Are there any ideas as to what can be done to prevent graphs with flaws such as these (which run the risk of misinforming people) from surfacing? We're winning half the battle by recognizing these flaws and exposing them, but how can we take it a step further and actually transform the information graphic industry to the point where we see less and less of these flaws?

Looking forward to reading any ideas. (Perhaps this question has been asked before and in response to this question, action is already taking place that I may not be aware of...)


Paula: Thanks for affirming the spirit of this blog... my tagline is recycling. In most cases, I take the raw materials and create improved charts. If you scroll through the old posts, you will find many examples of how to do better. For this particular post, I haven't been able to understand the data so I can't do much about it.


Kaiser, Thank You very much for your reply.

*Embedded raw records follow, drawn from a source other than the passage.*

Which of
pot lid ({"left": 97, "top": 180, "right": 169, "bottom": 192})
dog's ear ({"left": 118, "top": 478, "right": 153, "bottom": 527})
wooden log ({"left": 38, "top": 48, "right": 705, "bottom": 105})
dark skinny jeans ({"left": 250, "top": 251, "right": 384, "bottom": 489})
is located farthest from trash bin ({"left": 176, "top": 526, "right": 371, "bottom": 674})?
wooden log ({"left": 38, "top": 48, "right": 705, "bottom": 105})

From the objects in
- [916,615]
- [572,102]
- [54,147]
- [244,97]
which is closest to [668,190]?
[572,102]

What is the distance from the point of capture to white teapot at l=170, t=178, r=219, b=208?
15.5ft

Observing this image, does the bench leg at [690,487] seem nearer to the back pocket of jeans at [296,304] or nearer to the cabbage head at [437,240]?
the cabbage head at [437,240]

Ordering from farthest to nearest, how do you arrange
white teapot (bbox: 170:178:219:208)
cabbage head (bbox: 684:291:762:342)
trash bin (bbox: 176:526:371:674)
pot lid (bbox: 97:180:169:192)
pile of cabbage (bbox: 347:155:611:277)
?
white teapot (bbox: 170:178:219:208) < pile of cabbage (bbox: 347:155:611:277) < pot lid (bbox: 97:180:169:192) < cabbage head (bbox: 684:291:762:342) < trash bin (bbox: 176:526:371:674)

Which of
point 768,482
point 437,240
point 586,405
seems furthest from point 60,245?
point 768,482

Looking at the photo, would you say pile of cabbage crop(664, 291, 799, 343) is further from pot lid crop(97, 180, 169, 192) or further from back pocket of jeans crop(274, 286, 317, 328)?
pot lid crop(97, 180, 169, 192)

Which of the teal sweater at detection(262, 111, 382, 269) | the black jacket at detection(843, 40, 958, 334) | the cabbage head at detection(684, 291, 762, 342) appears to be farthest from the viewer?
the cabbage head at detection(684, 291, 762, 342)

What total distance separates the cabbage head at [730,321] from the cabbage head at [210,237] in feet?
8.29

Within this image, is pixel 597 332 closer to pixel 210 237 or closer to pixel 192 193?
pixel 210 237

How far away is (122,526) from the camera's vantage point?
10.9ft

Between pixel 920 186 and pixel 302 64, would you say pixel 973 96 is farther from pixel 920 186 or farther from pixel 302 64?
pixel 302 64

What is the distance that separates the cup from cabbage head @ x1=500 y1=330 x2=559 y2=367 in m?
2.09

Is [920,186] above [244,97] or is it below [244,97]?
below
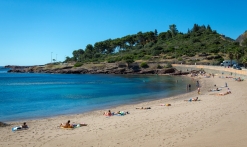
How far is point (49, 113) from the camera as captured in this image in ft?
77.7

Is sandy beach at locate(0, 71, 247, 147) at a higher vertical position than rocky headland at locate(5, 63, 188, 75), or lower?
lower

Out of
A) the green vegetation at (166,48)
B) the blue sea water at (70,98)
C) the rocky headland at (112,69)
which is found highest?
the green vegetation at (166,48)

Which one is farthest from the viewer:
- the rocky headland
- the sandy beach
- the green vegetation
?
the green vegetation

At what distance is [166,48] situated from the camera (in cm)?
12125

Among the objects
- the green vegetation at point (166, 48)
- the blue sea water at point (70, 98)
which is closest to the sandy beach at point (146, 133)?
the blue sea water at point (70, 98)

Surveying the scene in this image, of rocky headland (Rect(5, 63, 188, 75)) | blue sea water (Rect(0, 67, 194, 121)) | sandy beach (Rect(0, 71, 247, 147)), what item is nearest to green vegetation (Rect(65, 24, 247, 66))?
rocky headland (Rect(5, 63, 188, 75))

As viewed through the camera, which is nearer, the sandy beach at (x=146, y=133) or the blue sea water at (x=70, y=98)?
the sandy beach at (x=146, y=133)

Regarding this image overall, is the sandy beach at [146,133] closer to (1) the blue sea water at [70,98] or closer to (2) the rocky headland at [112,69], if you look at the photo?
(1) the blue sea water at [70,98]

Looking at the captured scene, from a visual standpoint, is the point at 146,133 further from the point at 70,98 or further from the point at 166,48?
the point at 166,48

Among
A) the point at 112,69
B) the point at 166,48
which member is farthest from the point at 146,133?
the point at 166,48

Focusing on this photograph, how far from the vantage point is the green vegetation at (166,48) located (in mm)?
102625

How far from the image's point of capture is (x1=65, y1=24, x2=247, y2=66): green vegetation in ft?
337

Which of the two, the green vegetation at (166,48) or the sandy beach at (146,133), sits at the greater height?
the green vegetation at (166,48)

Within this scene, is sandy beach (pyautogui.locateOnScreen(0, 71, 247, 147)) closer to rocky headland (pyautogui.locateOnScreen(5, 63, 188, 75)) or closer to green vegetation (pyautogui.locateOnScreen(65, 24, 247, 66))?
rocky headland (pyautogui.locateOnScreen(5, 63, 188, 75))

I appreciate it and, your blog.

Yes, I tried reading through the World Happiness Report and I also found that it was hard to understand the data. I also noticed that on some of the graphs they used, they had footnotes as to how they went about their questioning, etc. However, for these examples provided in the post, they did not have any footnotes-I was hoping the notes could help clarify some of the confusion.

I will scroll more through the old posts. Thank You!


Were spoiled here in North America. We have to much opportunity and we can't see it because we have it to easy. We are so motivated by superficial means. We need to sit back and appropriate everything we have. How can you truly enjoy life if you don't appropriate it?